* [EXERCISE GOAL]: Pull out each line in the data below that contains the word "stone", copying it in full.

* [DATASET ENTRIES]:
◇ ◇ ◇
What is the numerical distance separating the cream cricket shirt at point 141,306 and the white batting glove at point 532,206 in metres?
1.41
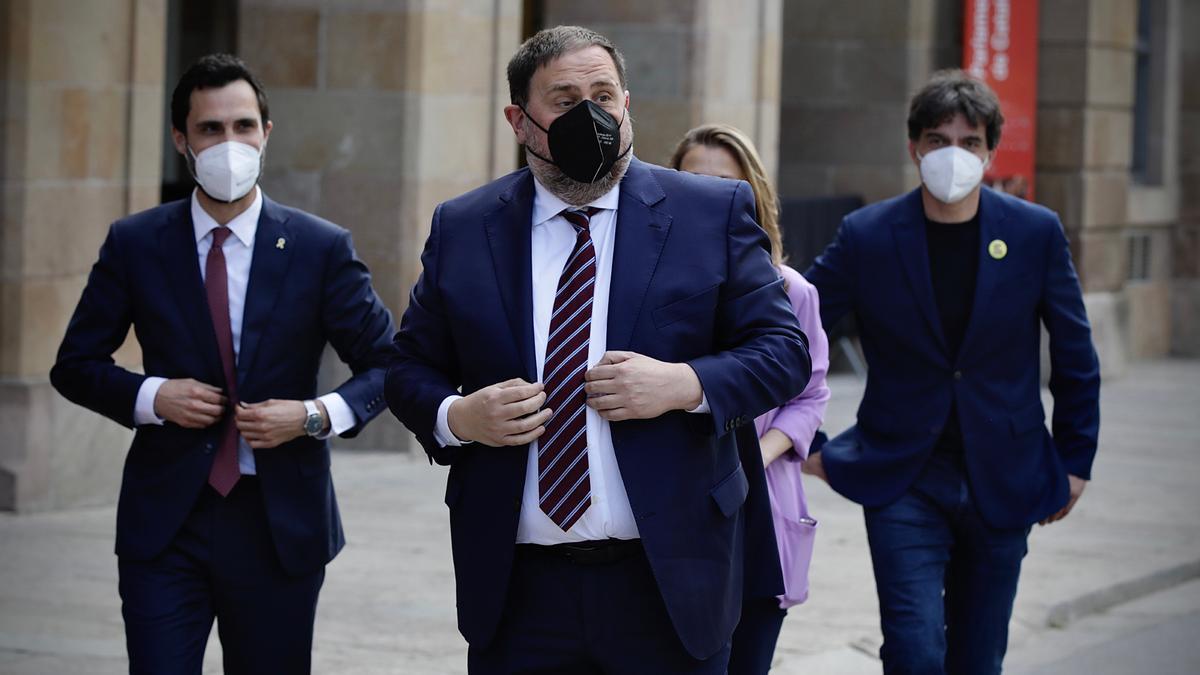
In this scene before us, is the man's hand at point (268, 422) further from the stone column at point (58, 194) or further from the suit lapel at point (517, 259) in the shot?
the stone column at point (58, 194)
◇ ◇ ◇
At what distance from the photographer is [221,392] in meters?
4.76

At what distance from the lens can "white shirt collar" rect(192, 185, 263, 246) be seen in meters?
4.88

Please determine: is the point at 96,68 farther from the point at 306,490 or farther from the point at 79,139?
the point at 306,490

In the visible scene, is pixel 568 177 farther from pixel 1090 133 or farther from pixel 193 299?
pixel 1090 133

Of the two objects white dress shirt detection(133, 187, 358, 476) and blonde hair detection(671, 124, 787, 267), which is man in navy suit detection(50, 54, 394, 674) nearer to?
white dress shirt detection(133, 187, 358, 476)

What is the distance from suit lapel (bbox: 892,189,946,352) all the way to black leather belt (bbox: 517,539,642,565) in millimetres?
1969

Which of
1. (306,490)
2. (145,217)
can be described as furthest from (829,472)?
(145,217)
◇ ◇ ◇
* [SOLUTION FOR THIS EXERCISE]:
In this scene before us, is the man's hand at point (268, 422) further from the stone column at point (58, 194) or further from the suit lapel at point (517, 259) in the shot?
the stone column at point (58, 194)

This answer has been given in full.